Adobe InDesign Tutorial

Both programs have in-app tutorials to teach you the software basics as well as advanced techniques. The learn panel features videos and written step by step instruction to help you learn the new skill. The topics include new features as well.

Online, there is a giant community forum at Adobe, organized by program and relevancy. Both InDesign and Adobe Photoshop have their own forums. Here, professionals and peers answer questions all day long.

There is also a live support feature Monday through Friday, 24 hours a day. Here, the customer service reps are ready to help you with anything you need.

Lastly, there are manuals, how-to guides, and videos all over Adobe’s main site for learning, constantly updated to keep up with Adobe’s changes. Externally, other people make great YouTube and Udemy tutorials, teaching you anything you would ever need to learn about the software.

In comparison to Photoshop, learning InDesign is much easier.

Winner: Adobe InDesign

Final Thoughts

Adobe creates its apps to solve a specific problem, usually focusing on a unique project element. Photoshop was designed to be the go-to for editing pixel-based images, allowing you to do everything from simple edits like crop and straighten to combining images into a single composite.

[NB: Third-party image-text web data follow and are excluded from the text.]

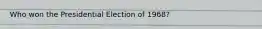 Who won the Presidential Election of 1968?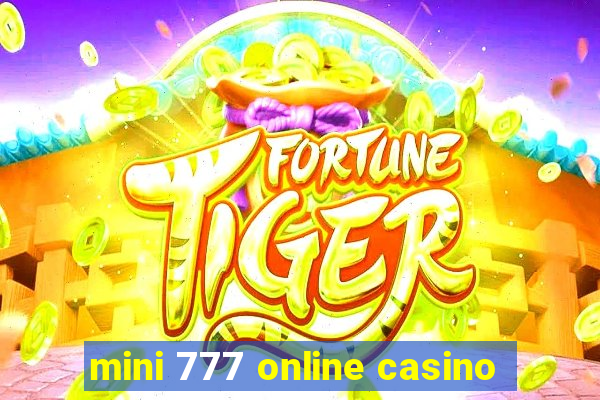 mini 777 online casino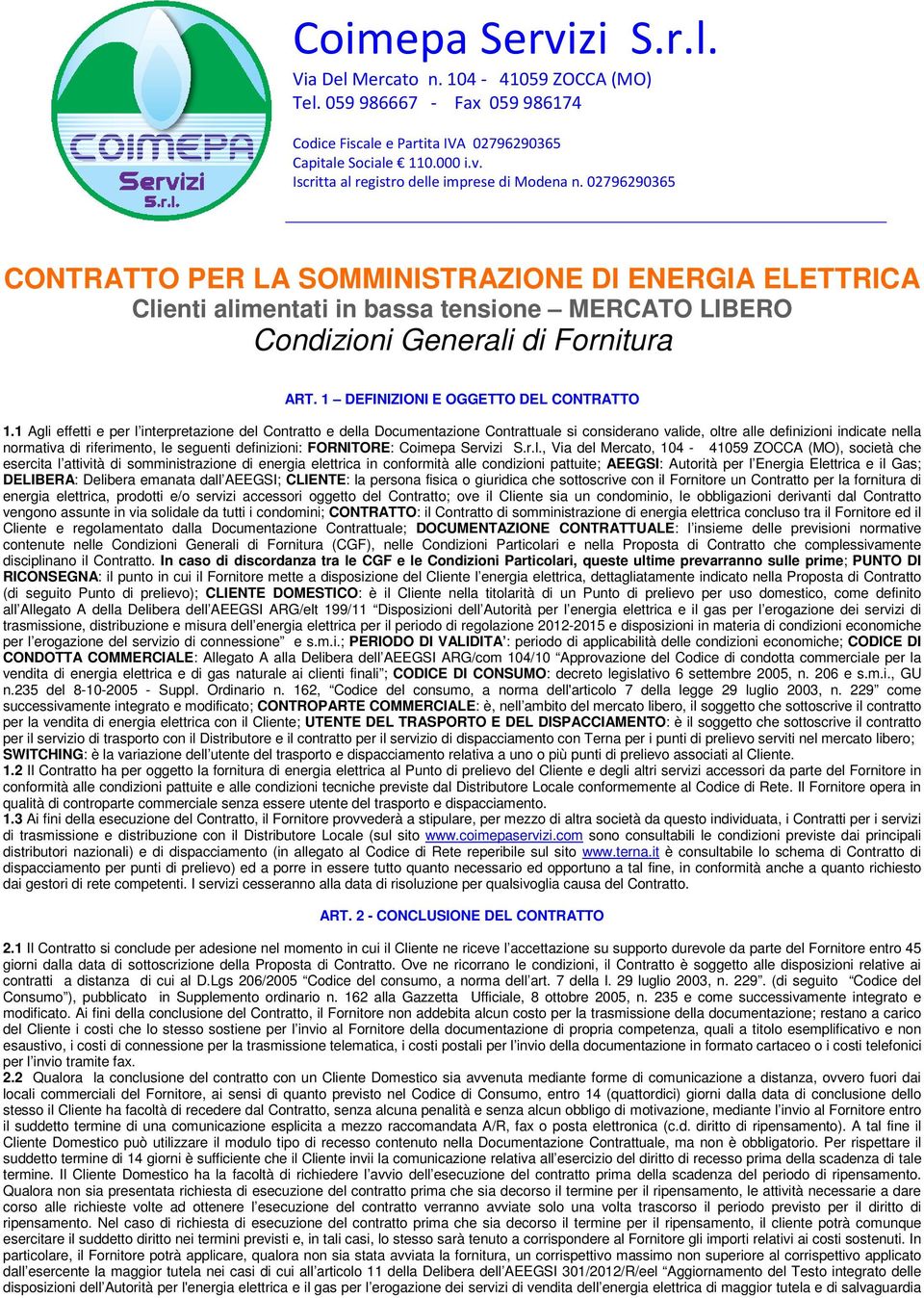 1 Agli effetti e per l interpretazione del Contratto e della Documentazione Contrattuale si considerano valide, oltre alle definizioni indicate nella normativa di riferimento, le seguenti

InDesign was created for the publishers, curated to make editing large print documents easy to manage, design, and print. The app contains features that quickly allow you to make consistency changes across the document and professional typesetting, making sure your text flows evenly.

Getting a specific program depends on what you need to do. Are you editing photos? Get Photoshop. Are you publishing zines? Get InDesign. Are you creating the artwork, taking the photos, and formatting the final mag? Get both with the Adobe suite and do it all.

Frequently Asked Questions

Can you convert InDesign to Photoshop?

Yes, and a great way to do this is to export your InDesign file into a PDF. From here, Photoshop will import the PDF, allowing you to make edits.

What is the use of Adobe InDesign?

Adobe InDesign is perfect for publication design, anything with multiple pages. Think magazine layout, book design, and more.

Can I open an InDesign file without InDesign?

Yes, you can open .indd files with Adobe InCopy or QuarkXPress.

Is Photoshop good for graphic design?

Yes, Photoshop is a fantastic tool for graphic design. The app is versatile, allowing you to do everything from creating mockups to editing photos.

1 thought on “InDesign vs Photoshop 2023: Don’t Buy Before You See This!”

  1. Can you please post your comparison of “Final Cut Pro” and “Adobe Premiere,” “after effects,” and “audition?” Thank you, too, for your post. It has been really insightful!